• ASSIGNMENT: Copy every line of the records below exactly as it stands, leaving out the pictures.

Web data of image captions
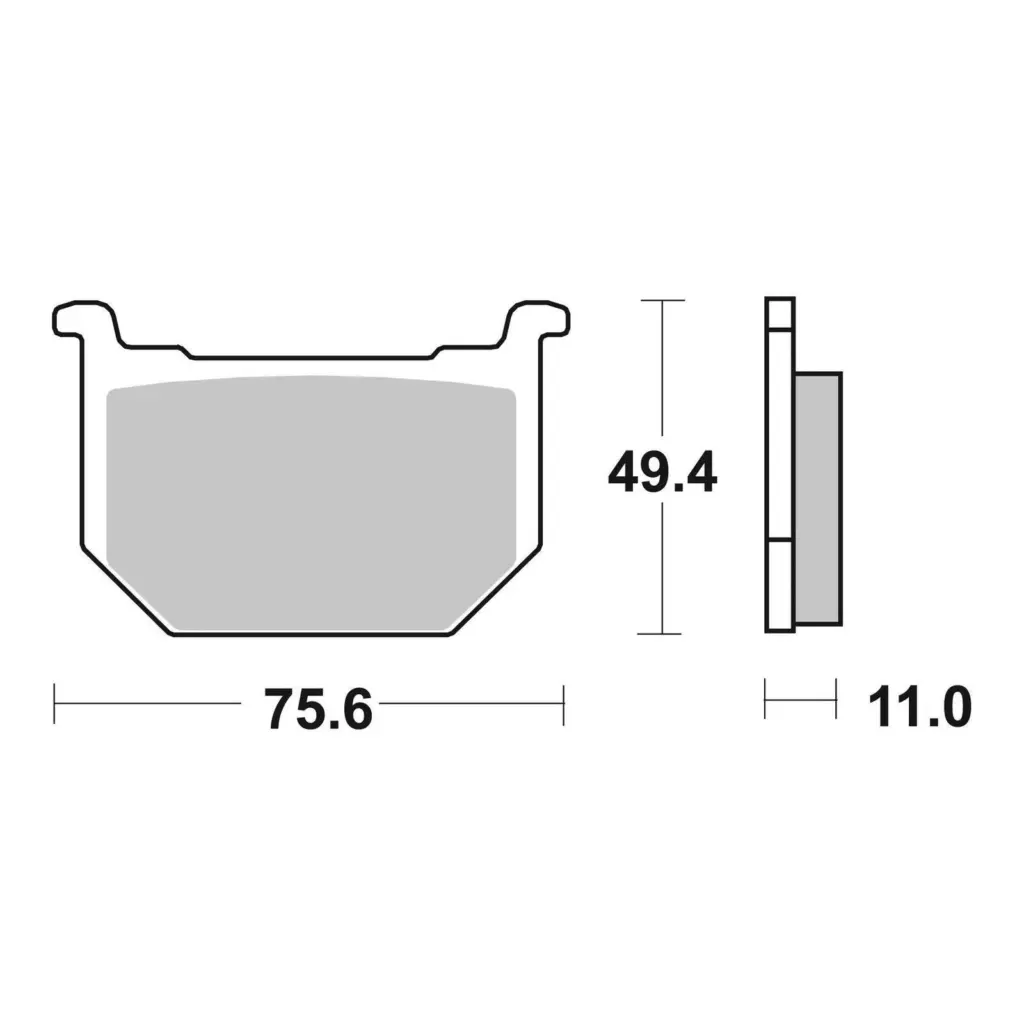 Brembo Brake Pad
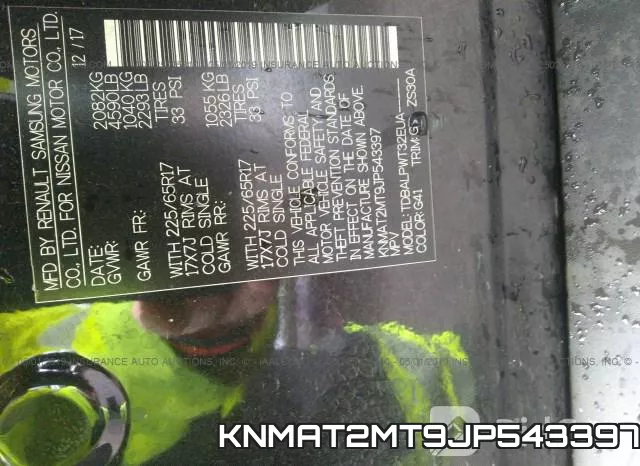 KNMAT2MT9JP543397 фото 10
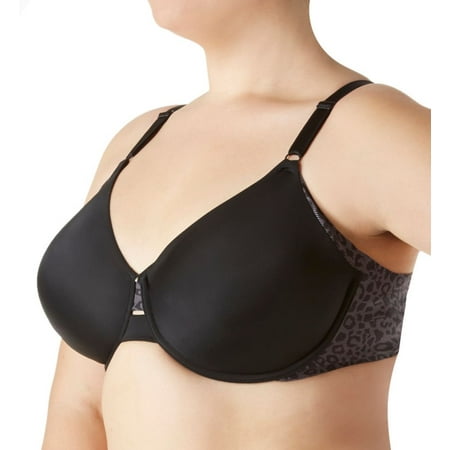 Women's Plus GI3561A No Side Effects Unlined Underwire Bra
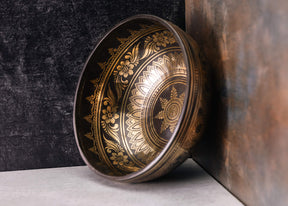9.5' F Tone 3rd Octave Bronze 0780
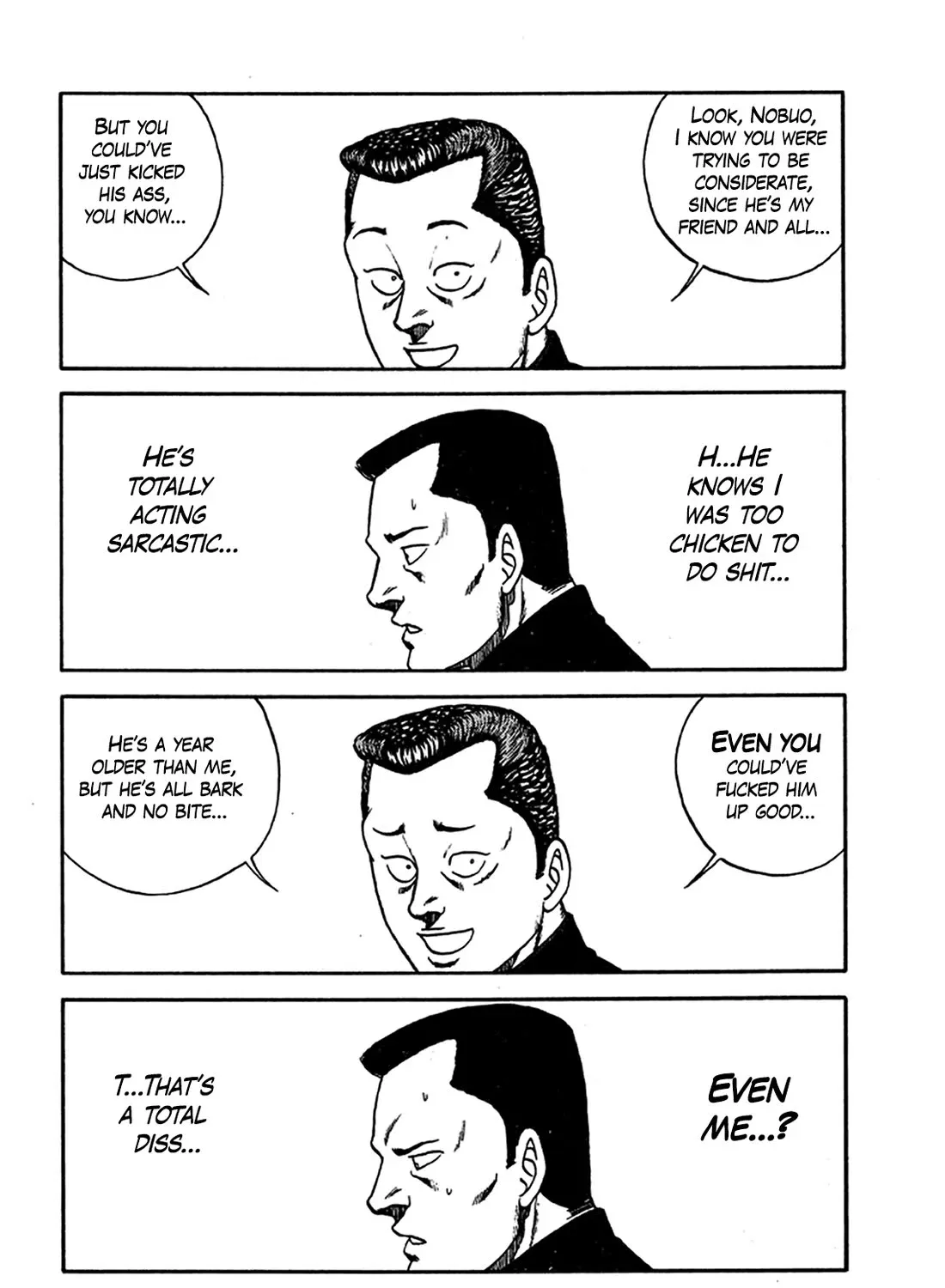 Be-Bop-Highschool Zinmanga X Chapter 201 Page 29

• ANSWER FOR THE TASK:
 Brembo Brake Pad
 KNMAT2MT9JP543397 фото 10
 Women's Plus GI3561A No Side Effects Unlined Underwire Bra
9.5' F Tone 3rd Octave Bronze 0780
 Be-Bop-Highschool Zinmanga X Chapter 201 Page 29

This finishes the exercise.